Parent - Child Conversation Video, Story Corps
From website:
Twelve year old Joshua Littman, who has Asperger’s Syndrome, interviews his mother Sarah in this one-of a-kind conversation.
Parent Review:
This could possibly be a great thing to watch with your child as a conversation starter. The video made me cry. I really loved listening to how she answered some of those questions. Great parenting.
Books
Overcoming Borderline Personality Disorder: A Family Guide for Healing and Change
By Valerie Porr, MA
Parent Review:
This book is written by a family member of someone with BPD. It isn't written by a parent, but the content is applicable for parents, siblings or partners dealing living with BPD. The content is informative and validating. There is a chapter on the experience of grief that a family member might feel. I found this really helpful. The book talks about two approaches to reduce reactivity in the home - DBT and mentalization. It was easy to read and I could relate to almost everything in it.

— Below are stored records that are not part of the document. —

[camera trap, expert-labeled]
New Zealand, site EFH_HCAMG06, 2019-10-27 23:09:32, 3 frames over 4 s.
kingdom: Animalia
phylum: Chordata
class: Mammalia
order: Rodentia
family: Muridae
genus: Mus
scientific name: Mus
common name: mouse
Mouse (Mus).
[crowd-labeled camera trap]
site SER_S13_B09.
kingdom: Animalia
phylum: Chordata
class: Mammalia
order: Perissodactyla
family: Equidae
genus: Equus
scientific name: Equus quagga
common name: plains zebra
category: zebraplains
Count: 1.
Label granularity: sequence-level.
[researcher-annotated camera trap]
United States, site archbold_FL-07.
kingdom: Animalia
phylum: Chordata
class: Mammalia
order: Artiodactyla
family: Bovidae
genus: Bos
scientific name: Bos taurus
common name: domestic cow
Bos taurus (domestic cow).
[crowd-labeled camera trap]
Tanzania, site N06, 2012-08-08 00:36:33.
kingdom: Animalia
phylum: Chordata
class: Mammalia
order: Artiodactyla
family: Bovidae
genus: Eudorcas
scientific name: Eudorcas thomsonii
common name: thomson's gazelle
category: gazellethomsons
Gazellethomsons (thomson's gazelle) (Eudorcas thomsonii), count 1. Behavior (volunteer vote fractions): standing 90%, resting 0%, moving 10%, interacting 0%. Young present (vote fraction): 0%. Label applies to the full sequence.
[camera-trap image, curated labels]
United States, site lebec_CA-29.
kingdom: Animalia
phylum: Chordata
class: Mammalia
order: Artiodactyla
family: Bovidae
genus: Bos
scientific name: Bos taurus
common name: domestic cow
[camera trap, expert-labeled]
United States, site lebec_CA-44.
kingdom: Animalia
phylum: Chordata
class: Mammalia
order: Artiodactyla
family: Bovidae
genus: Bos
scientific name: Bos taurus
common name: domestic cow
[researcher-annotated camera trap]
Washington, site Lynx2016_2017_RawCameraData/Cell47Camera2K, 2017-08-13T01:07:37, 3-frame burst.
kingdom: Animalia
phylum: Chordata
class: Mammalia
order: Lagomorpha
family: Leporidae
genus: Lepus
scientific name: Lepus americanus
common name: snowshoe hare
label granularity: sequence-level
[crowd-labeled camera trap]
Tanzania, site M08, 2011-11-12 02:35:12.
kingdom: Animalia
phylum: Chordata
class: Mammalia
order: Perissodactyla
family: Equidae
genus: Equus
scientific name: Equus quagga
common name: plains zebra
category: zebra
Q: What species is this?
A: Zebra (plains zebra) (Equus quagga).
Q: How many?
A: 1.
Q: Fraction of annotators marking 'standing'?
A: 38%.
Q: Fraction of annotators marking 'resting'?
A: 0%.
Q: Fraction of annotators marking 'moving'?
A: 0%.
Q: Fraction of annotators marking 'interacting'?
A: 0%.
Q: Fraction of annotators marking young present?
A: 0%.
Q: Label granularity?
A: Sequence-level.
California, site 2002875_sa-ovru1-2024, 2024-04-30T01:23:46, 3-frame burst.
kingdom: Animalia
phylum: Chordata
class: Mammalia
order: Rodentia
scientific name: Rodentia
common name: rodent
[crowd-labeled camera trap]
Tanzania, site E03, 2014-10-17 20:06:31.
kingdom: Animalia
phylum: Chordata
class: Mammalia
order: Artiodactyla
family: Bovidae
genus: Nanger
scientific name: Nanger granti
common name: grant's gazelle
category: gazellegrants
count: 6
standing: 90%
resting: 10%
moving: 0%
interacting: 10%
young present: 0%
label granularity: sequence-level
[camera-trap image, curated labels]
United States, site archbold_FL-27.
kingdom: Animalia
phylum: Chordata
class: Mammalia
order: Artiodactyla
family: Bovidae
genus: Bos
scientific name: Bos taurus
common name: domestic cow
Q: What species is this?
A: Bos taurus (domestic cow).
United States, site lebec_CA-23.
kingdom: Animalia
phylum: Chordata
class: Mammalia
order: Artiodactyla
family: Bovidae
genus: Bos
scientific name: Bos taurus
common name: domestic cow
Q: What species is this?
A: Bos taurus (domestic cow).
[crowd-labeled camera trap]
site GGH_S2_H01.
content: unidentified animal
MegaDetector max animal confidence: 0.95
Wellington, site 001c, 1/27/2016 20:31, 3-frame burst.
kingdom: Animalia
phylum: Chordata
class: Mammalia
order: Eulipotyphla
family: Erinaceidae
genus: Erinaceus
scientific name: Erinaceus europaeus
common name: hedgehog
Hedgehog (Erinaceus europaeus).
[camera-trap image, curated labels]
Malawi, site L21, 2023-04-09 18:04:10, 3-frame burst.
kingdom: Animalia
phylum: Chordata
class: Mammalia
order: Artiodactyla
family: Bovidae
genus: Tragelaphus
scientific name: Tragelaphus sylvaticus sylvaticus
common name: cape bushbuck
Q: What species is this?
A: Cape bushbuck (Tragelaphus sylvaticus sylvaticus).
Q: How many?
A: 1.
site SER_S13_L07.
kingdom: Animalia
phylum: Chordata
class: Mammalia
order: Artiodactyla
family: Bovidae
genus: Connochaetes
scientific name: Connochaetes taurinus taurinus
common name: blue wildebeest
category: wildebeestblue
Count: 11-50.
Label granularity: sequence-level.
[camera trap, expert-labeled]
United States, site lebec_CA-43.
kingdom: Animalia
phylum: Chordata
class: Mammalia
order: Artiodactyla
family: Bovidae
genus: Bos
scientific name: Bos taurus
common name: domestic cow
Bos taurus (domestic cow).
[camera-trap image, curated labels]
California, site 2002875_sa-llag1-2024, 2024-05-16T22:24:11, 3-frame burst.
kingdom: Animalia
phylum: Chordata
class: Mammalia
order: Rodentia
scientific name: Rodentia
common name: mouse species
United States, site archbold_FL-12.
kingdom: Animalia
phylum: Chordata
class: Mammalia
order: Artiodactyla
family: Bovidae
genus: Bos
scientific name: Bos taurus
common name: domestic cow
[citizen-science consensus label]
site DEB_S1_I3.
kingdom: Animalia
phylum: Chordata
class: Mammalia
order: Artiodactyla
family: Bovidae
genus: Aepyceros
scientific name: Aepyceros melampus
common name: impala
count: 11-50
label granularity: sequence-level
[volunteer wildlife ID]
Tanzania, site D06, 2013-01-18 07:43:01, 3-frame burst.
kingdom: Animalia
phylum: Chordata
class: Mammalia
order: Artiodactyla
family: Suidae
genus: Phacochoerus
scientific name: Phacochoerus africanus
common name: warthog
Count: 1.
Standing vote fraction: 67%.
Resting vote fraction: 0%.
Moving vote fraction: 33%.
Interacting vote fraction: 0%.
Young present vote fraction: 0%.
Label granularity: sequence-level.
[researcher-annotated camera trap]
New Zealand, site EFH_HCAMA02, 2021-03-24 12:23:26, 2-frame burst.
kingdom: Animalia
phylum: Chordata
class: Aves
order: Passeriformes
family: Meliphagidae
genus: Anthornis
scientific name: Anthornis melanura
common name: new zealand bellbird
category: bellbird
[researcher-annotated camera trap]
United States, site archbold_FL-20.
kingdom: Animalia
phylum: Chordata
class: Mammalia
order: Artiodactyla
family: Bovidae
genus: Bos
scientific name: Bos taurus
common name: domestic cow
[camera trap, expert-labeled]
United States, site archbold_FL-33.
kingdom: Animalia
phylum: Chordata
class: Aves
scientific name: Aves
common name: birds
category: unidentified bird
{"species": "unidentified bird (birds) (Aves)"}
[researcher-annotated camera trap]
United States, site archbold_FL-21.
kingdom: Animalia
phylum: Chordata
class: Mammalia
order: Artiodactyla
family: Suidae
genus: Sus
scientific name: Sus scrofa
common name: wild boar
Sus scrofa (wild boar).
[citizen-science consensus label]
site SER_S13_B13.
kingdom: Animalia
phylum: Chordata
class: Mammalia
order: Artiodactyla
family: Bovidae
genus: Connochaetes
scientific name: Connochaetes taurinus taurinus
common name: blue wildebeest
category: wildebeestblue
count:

Helping Teens Who Cut, Understanding and Ending Self-Injury
By Michael Hollander PhD
Parent Review: A really helpful, relatively short book about a very tough topic for most parents to deal with. It’s very helpful in understanding the issue of teen “cutting”, understanding why they feel the need to do it and then how to help them to stop it. It also draws on the benefits of DBT therapy. Very insightful for parents.
Parent Review: My husband and I literally devoured this book. It really helped to know there was a way to “help” (our daughter).
Buddha’s Brain, The Practical Neuroscience of Happiness, Love & Wisdom
By Rick Hanson PhD w/ Richard Mendius MD
Parent Review: This is about how to train your mind to overcome emotional distress and achieve emotional balance. Links age old meditative practices with new and fascinating brain research to demonstrate how we can actually reshape our thoughts and mental reactions
DBT SKills Training Manual
By Marsha M. Linehan
Parent Review:
We participated in an intensive 12 week therapy DBT group for the parents of children also going through DBT. We did not actually own this book however at each weekly session our group leader used handouts from this manual. Many of these handouts helped us to learn key DBT skills and vocabulary. It may be too much material for a parent to use on their own but for those already working on DBT, perhaps it can be a help. Or if a parent doesn’t have access to a DBT group, it may help guide them. Definitely worth looking at.